Впрочем, подобные расхождения выяснились, когда старшего Набокова уже давно не было в живых. И отношение младшего к старшему они никак не переменили. Отношение, пишет младший, таило в себе «много разных оттенков — безоговорочная, как бы беспредметная, гордость, и нежная снисходительность, и тонкий учет мельчайших личных его особенностей, и обтекающее душу чувство, что… мы с ним всегда в заговоре».

Этот заговор, «тайный шифр счастливых семей», — один из неиссякающих ключей набоковского творчества. Бывали минуты сомнений и неутолимой тоски — в такую минуту, парижской осенью 1938 года родилось стихотворение «Мы с тобою так верили…», относящееся к числу лучших у него, — но, в сущности, никогда не ослабевало чувство, что она есть, живая «связь бытия». И преследовавший Набокова скепсис отступал перед верой «в непрерывность пути от ложбины сырой до нагорного вереска».

* * *

«Я был английским ребенком», — сказано им в позднем интервью. Автобиография поясняет, что английским языком Набоков владел с колыбельного возраста. Да и все вокруг него было по преимуществу английское: резиновые ванны и сухое дегтярное мыло, лондонские бисквиты в железной коробке, покупаемые в магазине на Невском, автомобиль «роллс-ройс» в городском гараже, велосипеды «Энфилд» и «Свифт» в деревне.
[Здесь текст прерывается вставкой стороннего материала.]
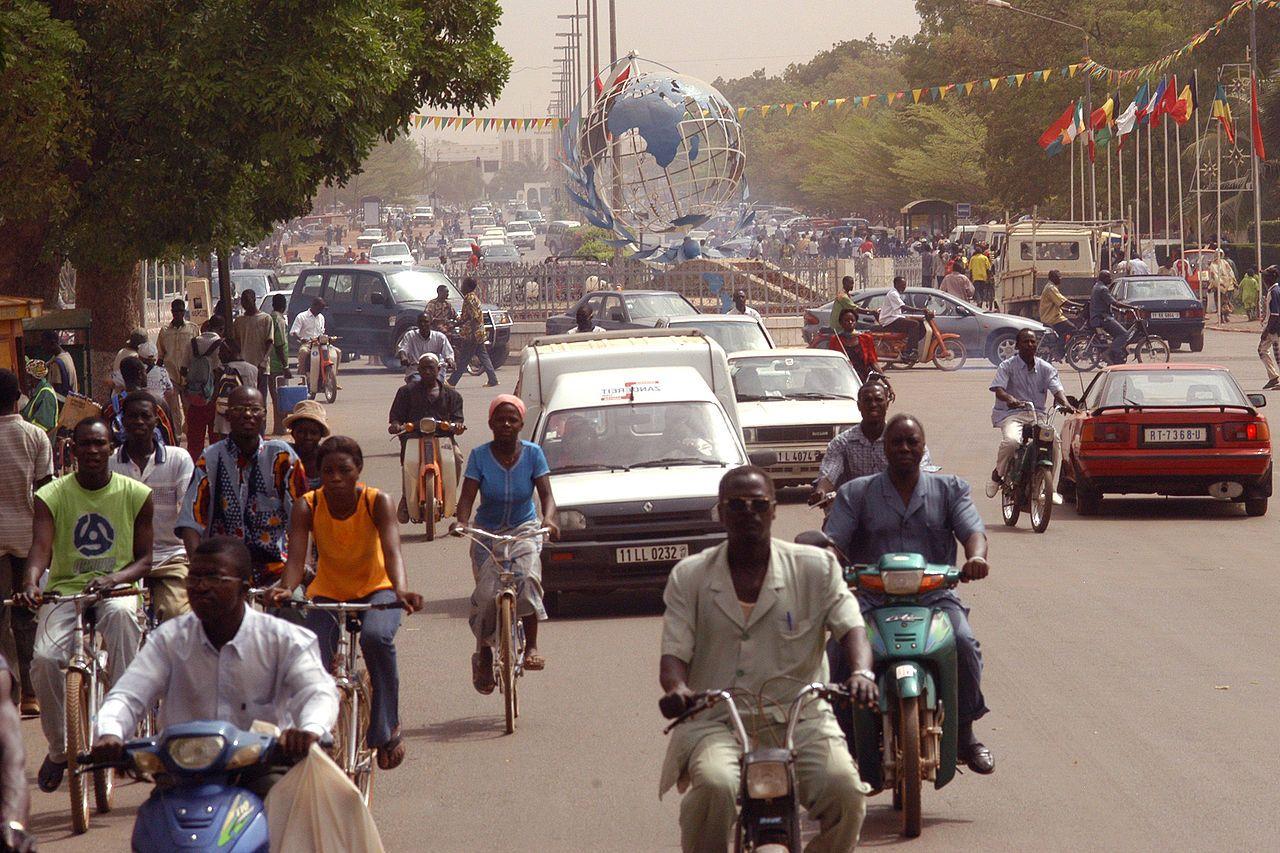 * Ouagadougou * Capital de Burkina Faso.  População: 1.475.223 habitantes (em 2006).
Английские молитвы на сон грядущий. У курантов в комнате на первом этаже, так называемой комитетской (там собирались единомышленники отца, кадеты), — вестминстерский звон. И даже дрался юный Набоков по-английски, костяшками сжатых в кулак пальцев.

Французским языком он владел практически так же свободно, начиная с пяти лет. Но, за исключением единственной попытки, предпринятой в середине 30-х годов (новелла «Мадмуазель О.», этюд о Пушкине, приуроченный к 100-летию его гибели), никогда всерьез не намеревался сделать его основным языком творчества. Дело, по-видимому, не в том, что писать на французском Набокову было бы труднее. Во всяком случае, он всегда проверял французские переводы своих книг, восстанавливая места, с которыми не справились перелагатели.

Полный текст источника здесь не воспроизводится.